Makes it easy to ensure that I'm always on old reddit and wikipedia with the better (older :p) layout. Also allowed me to clean up a lot of the results that I knew were from low quality domains, such as getting rid of pinterest since results from it almost never led to anything useful.
I also enjoy the lenses, I hated how the Google results for recipes tended to only make already frustrating recipe sites even more frustrating to dig through. The small web lens is also very nice for when I'm already searching for a niche topic.
Besides that, I also reflect the vague description of the search results seeming to be better.
And of course on top of that, there's the lack of tracking and putting my money where my mouth is regarding preferring to pay for a good privacy preserving service.
My experience has been that Kagi's customizations are the key selling point, allowing you to block and bump domains to meet your needs:
* I have Wikipedia pinned, so if there's a Wikipedia article it's always the top result, whereas Google has lately started downweighting Wikipedia much of the time (as a simple example see COVID-19).

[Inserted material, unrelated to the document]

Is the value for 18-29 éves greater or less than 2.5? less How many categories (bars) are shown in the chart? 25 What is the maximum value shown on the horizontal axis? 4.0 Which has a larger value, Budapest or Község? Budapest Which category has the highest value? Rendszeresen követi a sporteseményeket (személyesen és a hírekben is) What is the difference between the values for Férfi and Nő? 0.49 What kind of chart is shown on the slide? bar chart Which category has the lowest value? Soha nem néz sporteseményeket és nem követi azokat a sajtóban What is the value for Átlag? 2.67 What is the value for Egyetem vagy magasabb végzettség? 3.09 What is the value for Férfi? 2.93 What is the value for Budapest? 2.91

* I have Pinterest blocked entirely, so I never see results from them. As an example, try "living room refurbishment ideas".
* I have MDN upweighted, so it tends to rank higher than random people's blog posts for web dev queries.

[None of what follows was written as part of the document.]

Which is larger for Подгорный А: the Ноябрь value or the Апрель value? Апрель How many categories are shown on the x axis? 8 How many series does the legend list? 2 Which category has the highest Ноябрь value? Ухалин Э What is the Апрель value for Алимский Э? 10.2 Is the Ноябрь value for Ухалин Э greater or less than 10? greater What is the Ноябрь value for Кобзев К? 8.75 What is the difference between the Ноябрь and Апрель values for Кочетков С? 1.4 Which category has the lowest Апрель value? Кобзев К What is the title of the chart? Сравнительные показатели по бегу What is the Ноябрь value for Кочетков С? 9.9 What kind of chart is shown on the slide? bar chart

That's not the same thing as a pinned domain, though: just because I want Wikipedia or MDN to always surface if present doesn't mean that I'm not interested in what comes further down the page. Doing a domain filter requires me to do two searches to see the same content I'd get from a single Kagi search.
> Most features I can do within Google or Chrome, and many things are still better within Google search and sometimes being paired with Chrome browser.
If Google is satisfactory for you, that's great! I'm just sharing my own perspective, everyone's search habits are different.